[Study material]
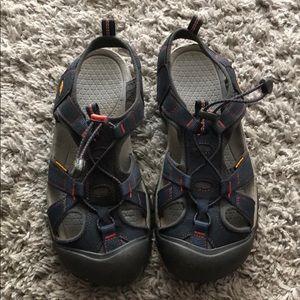 Women's 11 Keen sandals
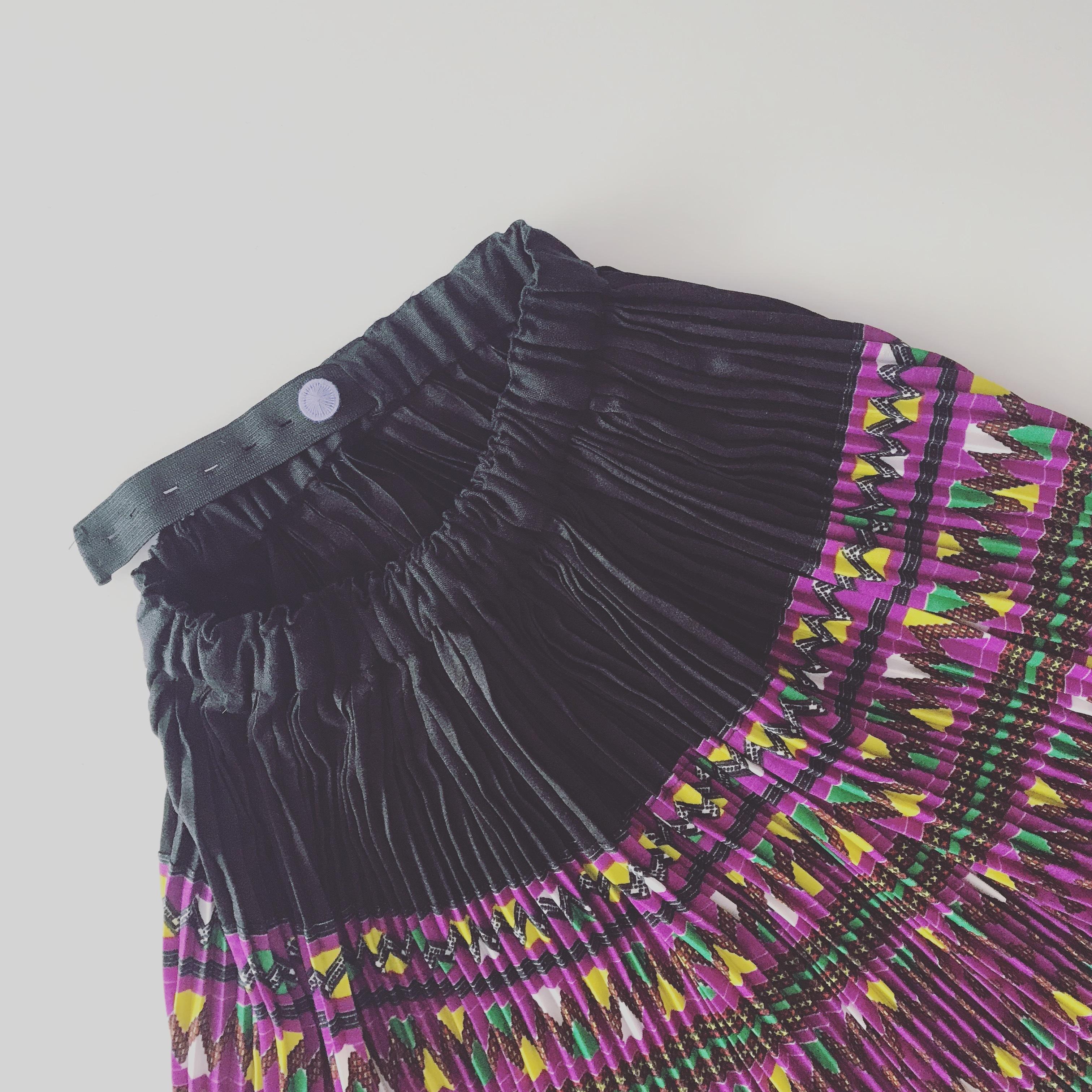 【受注販売】タイ少数民族モン族のプリーツスカート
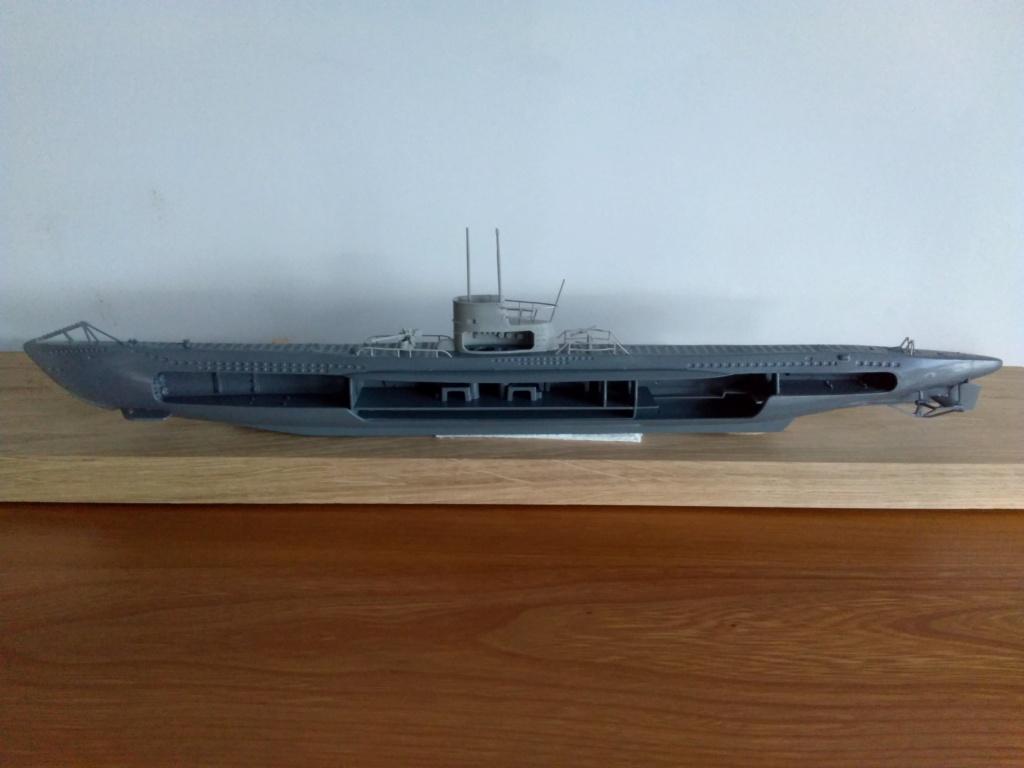 German U-Boot U-47 de Günther Prien avec intérieur  - Page 2 Img_2153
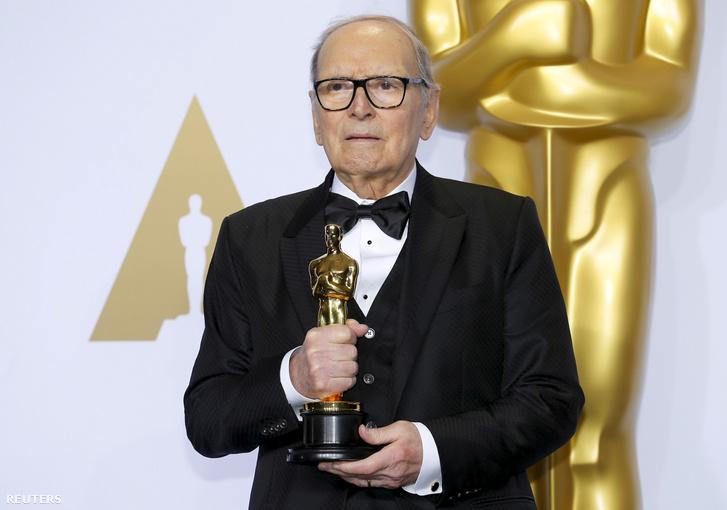 Ennio Morricone az Oscar-díjjal a 88. díjátadón Hollywoodban 2016. február 28-án
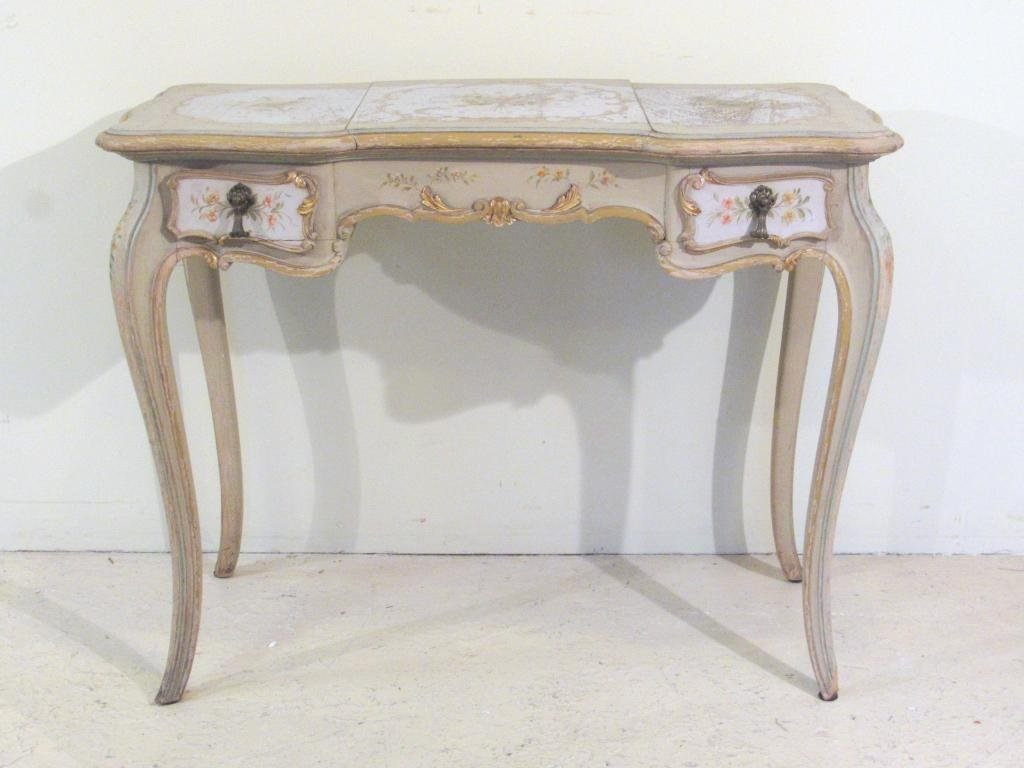 French Painted Vanity / Poudruse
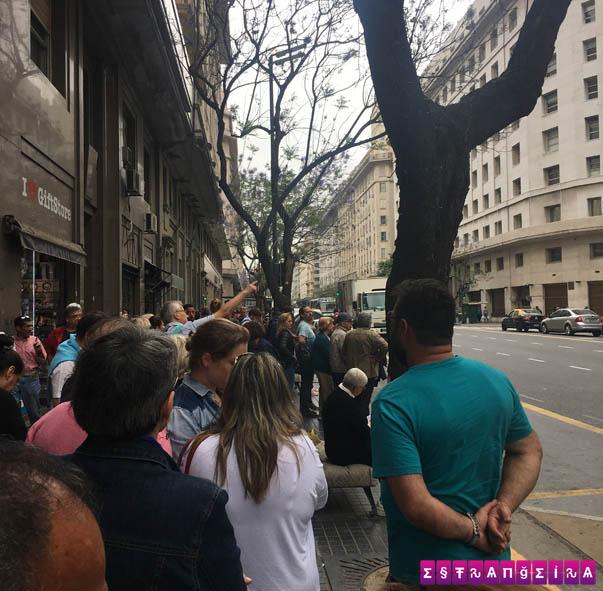 Fila na Parada 0 para pegar o ônibus logo de manhã.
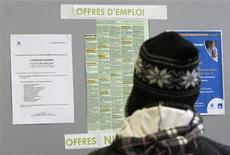 Les négociations entre partenaires sociaux sur la réforme du marché du travail ont repris jeudi au siège du Medef à Paris sans avancée apparente sur le préalable mis par les syndicats à tout accord, la taxation des contrats courts. /Photo d'archives/REUTERS/Eric Gaillard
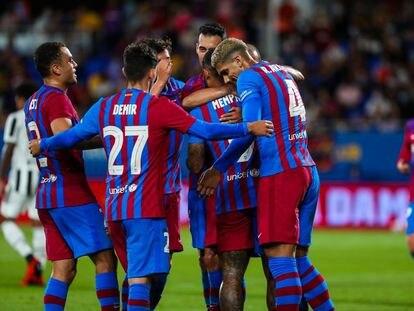 Los jugadores del Barça festeja un gol frente a la Juve en el Gamper.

[Action item] Once the line with "French Painted Vanity / Poudruse" is found above, transcribe each line from it through the line with "Les négociations entre", exactly, and omit the pictures.

[Exercise solution]
 French Painted Vanity / Poudruse
 Fila na Parada 0 para pegar o ônibus logo de manhã.
 Les négociations entre partenaires sociaux sur la réforme du marché du travail ont repris jeudi au siège du Medef à Paris sans avancée apparente sur le préalable mis par les syndicats à tout accord, la taxation des contrats courts. /Photo d'archives/REUTERS/Eric Gaillard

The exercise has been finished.